## START Input data
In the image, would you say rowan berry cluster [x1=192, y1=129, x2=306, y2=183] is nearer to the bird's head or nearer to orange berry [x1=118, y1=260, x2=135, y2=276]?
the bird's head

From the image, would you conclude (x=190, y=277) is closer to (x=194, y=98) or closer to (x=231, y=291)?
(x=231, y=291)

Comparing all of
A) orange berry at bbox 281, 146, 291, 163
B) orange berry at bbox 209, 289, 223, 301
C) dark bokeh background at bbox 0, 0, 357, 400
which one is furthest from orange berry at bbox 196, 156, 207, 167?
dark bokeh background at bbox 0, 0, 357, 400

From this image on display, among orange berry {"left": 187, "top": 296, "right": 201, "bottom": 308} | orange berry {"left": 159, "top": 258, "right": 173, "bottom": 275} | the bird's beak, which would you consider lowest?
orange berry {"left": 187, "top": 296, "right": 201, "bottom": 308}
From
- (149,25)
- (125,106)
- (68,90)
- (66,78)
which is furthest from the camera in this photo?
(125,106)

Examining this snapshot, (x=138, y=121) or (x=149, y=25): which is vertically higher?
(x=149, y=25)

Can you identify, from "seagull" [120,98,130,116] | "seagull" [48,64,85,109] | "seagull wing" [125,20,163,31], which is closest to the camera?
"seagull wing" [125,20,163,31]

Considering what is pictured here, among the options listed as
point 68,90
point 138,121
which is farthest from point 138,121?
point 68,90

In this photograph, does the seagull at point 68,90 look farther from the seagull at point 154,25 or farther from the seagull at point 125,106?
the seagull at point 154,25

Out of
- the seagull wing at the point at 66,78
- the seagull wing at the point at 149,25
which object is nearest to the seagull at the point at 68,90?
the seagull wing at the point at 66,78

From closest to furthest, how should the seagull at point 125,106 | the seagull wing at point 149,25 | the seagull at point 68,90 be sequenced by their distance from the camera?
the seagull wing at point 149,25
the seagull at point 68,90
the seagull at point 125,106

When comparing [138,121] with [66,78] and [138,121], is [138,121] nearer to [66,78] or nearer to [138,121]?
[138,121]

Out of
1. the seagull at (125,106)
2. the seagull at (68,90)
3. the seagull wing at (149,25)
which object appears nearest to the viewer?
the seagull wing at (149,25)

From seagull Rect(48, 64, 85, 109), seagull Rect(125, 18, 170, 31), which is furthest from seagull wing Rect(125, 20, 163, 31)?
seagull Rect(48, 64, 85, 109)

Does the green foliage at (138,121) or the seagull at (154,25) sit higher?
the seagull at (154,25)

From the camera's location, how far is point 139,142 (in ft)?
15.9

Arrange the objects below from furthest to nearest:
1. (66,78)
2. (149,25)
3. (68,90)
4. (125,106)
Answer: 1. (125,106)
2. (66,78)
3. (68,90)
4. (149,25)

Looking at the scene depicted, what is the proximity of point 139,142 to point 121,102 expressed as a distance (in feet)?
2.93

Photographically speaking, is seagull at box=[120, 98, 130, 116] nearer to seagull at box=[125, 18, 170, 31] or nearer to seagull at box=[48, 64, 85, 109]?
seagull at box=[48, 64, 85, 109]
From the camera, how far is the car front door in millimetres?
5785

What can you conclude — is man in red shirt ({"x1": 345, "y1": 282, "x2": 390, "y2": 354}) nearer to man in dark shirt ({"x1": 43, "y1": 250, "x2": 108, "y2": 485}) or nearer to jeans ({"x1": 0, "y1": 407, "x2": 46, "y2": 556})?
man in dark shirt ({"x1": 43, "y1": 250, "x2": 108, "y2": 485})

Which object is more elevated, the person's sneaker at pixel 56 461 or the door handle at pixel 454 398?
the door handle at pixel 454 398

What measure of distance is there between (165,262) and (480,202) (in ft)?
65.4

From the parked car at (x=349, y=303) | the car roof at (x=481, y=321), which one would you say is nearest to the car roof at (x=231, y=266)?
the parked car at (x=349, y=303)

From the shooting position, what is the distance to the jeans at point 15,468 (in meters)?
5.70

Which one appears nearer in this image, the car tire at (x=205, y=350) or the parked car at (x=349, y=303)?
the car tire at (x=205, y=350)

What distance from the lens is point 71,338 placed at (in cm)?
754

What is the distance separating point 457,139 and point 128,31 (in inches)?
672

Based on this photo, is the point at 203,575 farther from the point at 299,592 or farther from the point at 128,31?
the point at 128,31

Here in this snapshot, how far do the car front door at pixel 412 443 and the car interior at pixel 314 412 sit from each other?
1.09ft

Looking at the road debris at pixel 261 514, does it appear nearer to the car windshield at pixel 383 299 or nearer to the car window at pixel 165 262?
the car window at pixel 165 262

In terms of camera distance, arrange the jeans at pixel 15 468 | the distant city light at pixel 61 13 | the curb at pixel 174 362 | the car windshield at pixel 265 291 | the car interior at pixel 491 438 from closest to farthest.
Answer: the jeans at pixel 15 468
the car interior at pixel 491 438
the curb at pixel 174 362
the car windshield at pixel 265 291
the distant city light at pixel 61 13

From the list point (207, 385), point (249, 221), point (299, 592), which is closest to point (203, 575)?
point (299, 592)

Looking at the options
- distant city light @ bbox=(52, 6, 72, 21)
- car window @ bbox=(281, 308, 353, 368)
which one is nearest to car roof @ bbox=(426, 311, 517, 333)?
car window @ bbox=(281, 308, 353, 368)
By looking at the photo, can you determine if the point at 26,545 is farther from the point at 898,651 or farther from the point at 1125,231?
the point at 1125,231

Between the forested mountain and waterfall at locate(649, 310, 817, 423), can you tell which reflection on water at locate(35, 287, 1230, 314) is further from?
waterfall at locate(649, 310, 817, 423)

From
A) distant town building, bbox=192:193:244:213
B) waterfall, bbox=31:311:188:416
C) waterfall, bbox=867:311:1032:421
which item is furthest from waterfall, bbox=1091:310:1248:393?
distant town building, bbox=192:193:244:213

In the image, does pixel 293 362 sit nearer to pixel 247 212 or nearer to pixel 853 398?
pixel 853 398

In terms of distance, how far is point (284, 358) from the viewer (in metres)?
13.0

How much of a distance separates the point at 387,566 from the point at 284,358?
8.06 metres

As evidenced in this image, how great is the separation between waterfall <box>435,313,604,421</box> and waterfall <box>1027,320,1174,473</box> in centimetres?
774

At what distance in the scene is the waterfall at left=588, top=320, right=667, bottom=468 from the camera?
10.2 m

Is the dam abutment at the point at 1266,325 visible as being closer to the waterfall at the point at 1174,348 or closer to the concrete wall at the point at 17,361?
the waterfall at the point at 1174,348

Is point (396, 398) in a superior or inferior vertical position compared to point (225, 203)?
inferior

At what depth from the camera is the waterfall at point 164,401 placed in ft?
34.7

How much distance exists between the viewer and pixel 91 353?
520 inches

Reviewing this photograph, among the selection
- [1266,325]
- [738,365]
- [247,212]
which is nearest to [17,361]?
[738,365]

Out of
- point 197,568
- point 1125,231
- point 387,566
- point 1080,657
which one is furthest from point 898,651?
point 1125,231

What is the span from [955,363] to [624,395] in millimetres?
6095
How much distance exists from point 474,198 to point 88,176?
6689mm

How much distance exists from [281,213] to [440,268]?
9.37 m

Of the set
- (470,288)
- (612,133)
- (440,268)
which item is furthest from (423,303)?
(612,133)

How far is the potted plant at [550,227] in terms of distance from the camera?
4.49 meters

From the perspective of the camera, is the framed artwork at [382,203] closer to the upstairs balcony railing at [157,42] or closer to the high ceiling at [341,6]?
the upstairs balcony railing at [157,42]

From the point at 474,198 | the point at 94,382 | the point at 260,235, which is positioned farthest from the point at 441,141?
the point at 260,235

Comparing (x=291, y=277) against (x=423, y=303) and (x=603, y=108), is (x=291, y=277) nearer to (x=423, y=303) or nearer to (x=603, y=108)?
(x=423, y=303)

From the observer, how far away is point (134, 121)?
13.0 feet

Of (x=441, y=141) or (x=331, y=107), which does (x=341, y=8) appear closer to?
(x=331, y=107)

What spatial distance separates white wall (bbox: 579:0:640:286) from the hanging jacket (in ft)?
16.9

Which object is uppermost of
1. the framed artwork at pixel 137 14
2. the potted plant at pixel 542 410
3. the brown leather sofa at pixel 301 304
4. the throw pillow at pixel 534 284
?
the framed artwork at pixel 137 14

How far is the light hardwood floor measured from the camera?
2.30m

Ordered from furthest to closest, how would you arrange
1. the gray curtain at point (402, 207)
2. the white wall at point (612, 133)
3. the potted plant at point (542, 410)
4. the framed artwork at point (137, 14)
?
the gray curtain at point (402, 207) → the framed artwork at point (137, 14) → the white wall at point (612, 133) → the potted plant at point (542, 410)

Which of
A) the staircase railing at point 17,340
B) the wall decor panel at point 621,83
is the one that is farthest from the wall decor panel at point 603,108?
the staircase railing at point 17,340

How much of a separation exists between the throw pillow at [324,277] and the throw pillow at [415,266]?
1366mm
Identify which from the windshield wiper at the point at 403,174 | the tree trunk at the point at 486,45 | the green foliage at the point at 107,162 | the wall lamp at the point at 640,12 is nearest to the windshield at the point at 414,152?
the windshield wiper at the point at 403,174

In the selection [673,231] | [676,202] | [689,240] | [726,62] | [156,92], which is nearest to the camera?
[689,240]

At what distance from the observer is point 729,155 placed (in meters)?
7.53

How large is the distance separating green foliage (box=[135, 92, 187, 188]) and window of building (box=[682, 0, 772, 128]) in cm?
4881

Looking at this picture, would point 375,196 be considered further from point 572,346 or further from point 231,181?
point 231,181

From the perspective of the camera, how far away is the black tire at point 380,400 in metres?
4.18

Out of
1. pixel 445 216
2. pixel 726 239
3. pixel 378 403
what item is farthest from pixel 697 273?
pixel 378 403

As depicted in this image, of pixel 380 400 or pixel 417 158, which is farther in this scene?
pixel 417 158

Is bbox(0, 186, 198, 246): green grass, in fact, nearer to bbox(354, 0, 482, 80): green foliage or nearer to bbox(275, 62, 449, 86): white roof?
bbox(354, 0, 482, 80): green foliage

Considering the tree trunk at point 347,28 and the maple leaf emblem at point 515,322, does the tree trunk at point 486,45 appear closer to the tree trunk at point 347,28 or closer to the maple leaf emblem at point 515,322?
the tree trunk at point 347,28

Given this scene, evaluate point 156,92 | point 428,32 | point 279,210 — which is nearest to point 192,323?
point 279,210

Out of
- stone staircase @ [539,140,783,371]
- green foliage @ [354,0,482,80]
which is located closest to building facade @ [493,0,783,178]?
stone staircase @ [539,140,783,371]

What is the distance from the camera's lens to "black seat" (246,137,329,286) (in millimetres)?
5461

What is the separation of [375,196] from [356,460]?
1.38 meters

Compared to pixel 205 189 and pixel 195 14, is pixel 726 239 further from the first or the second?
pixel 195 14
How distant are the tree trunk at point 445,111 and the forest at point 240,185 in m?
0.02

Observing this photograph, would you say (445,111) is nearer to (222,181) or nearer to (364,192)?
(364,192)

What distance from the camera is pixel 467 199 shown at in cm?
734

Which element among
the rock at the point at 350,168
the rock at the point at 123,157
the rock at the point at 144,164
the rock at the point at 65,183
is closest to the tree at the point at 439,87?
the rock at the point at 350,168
## END Input data
(What you should do) Return the lines above, from the one containing "What is the separation" to the end, exactly as they stand.

(Result below)
What is the separation of [375,196] from [356,460]?
1.38 meters

Compared to pixel 205 189 and pixel 195 14, is pixel 726 239 further from the first or the second?
pixel 195 14
How distant are the tree trunk at point 445,111 and the forest at point 240,185 in m?
0.02

Observing this photograph, would you say (445,111) is nearer to (222,181) or nearer to (364,192)?
(364,192)

What distance from the camera is pixel 467 199 shown at in cm?
734

Which element among
the rock at the point at 350,168
the rock at the point at 123,157
the rock at the point at 144,164
the rock at the point at 65,183
is closest to the tree at the point at 439,87?
the rock at the point at 350,168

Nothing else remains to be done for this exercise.